2025 AIChE Annual Meeting

(326f) Application of Safe Reinforcement Learning to Chemical Engineering Problems

Chemical engineers often face sequential decision-making challenges under uncertainty, such as optimizing plant operations, resource allocation, or capacity planning. A common approach is to formulate stochastic programming models that approximate uncertain parameters using a set of scenarios (Li & Grossmann, 2021). However, these models tend to be large and NP-hard, meaning that incorporating more scenarios improves accuracy and robustness but also increases computational difficulty. This inherent tradeoff makes it challenging to quickly generate high-quality solutions.

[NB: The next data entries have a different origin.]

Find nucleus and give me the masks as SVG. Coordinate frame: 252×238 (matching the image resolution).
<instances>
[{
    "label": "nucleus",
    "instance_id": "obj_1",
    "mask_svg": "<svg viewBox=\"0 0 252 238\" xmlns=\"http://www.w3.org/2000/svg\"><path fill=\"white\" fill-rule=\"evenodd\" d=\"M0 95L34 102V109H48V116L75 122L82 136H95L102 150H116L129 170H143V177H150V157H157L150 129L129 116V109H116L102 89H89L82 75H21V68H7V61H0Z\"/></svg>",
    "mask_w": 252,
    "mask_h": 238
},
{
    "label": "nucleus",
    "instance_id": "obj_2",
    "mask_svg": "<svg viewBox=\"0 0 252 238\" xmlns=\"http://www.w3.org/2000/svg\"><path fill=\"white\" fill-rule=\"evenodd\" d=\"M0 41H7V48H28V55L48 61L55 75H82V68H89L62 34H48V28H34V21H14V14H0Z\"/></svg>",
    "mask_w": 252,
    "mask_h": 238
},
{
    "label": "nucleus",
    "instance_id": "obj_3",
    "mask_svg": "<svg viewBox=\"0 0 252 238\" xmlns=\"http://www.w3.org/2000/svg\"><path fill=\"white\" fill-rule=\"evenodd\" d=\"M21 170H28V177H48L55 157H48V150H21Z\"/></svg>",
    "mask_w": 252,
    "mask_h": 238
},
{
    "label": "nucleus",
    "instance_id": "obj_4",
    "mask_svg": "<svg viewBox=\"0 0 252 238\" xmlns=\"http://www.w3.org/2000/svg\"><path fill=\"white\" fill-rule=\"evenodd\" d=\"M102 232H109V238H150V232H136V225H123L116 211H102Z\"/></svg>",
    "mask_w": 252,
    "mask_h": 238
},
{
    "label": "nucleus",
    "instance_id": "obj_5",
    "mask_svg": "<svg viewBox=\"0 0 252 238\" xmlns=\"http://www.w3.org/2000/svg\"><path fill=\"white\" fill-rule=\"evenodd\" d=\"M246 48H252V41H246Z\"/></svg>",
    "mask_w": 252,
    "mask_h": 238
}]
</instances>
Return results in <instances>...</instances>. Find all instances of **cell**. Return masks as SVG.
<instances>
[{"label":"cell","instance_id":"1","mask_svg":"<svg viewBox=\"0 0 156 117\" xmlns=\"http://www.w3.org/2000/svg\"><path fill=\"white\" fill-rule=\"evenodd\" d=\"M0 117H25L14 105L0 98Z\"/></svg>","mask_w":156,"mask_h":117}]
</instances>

An alternative way to address these problems is by modelling them within a reinforcement learning (RL) environment (Sutton & Barto, 2018). RL provides a structured approach to solving sequential decision-making problems by allowing a decision-making agent to learn through interaction with an environment (Hedrick et al., 2022; Reynoso-Donzelli & Ricardez-Sandoval, 2025; Shin & Lee, 2019). In RL, the agent takes actions, observes the outcomes, and receives rewards based on performance, gradually improving its strategy over time. RL explores different possibilities and adapts dynamically to changing conditions. Once trained, RL agents can make rapid decisions, often in polynomial time, and can efficiently handle a larger number of scenarios during off-line training without a significant proportional increase in computational cost.

However, the disadvantage of deep RL methods using neural networks as compared to using optimization models is in dealing with hard and complex constraints. Conventional deep reinforcement learning algorithms often struggle with feasibility when complex constraints are involved, which can hinder their effectiveness. This is because neural networks, by their nature do not handle complex hard constraints. This challenge is particularly relevant in chemical engineering, where problems are governed by various constraints such as mass balance, property balance, and non-linear stoichiometric relationships. To overcome these limitations, Safe Reinforcement Learning (SafeRL) has emerged as a promising alternative. SafeRL incorporates explicit safety constraints into the learning process, guiding agents toward behavior that minimizes risks and prevents unsafe actions (García et al., 2015). By integrating constraint-aware mechanisms, SafeRL enables agents to learn optimal policies that respect both performance and safety requirements, thereby producing more reliable, risk-aware decisions. This evolving field is rapidly gaining attention as it addresses the critical need for feasibility and safety in environments where conventional RL methods might otherwise struggle.

In this work, we develop RL environments tailored to key chemical engineering challenges—including the multi-period blending problem, multi-echelon supply chain, capacity expansion, unit commitment problem, air separation unit, state task network and resource task network. We then deploy several SafeRL algorithms to train agents within these environments, evaluating their effectiveness in managing various constraints and benchmarking their performance against full-space stochastic models. For implementation, we leverage Omnisafe (Ji et al., 2024), an infrastructural framework that accelerates safe reinforcement learning research. Omnisafe offers a robust benchmark for SafeRL algorithms and an out-of-the-box modular toolkit, enabling a systematic comparison of different approaches in constraint-rich settings.

García, J., Fern, & o Fernández. (2015). A Comprehensive Survey on Safe Reinforcement Learning. Journal of Machine Learning Research, 16(42), 1437–1480. http://jmlr.org/papers/v16/garcia15a.html

Hedrick, E., Hedrick, K., Bhattacharyya, D., Zitney, S. E., & Omell, B. (2022). Reinforcement learning for online adaptation of model predictive controllers: Application to a selective catalytic reduction unit. Computers & Chemical Engineering, 160, 107727. https://doi.org/10.1016/j.compchemeng.2022.107727

Ji, J., Zhou, J., Zhang, B., Dai, J., Pan, X., Sun, R., Huang, W., Geng, Y., Liu, M., & Yang, Y. (2024). OmniSafe: An Infrastructure for Accelerating Safe Reinforcement Learning Research. Journal of Machine Learning Research, 25(285), 1–6. http://jmlr.org/papers/v25/23-0681.html

Li, C., & Grossmann, I. E. (2021). A Review of Stochastic Programming Methods for Optimization of Process Systems Under Uncertainty. Frontiers in Chemical Engineering, 2. https://doi.org/10.3389/fceng.2020.622241

Reynoso-Donzelli, S., & Ricardez-Sandoval, L. A. (2025). An integrated reinforcement learning framework for simultaneous generation, design, and control of chemical process flowsheets. Computers & Chemical Engineering, 194, 108988. https://doi.org/10.1016/j.compchemeng.2024.108988

Shin, J., & Lee, J. H. (2019). Multi-timescale, multi-period decision-making model development by combining reinforcement learning and mathematical programming. Computers & Chemical Engineering, 121, 556–573. https://doi.org/https://doi.org/10.1016/j.compchemeng.2018.11.020

Sutton, R. S., & Barto, A. G. (2018). Reinforcement learning: An introduction. MIT press.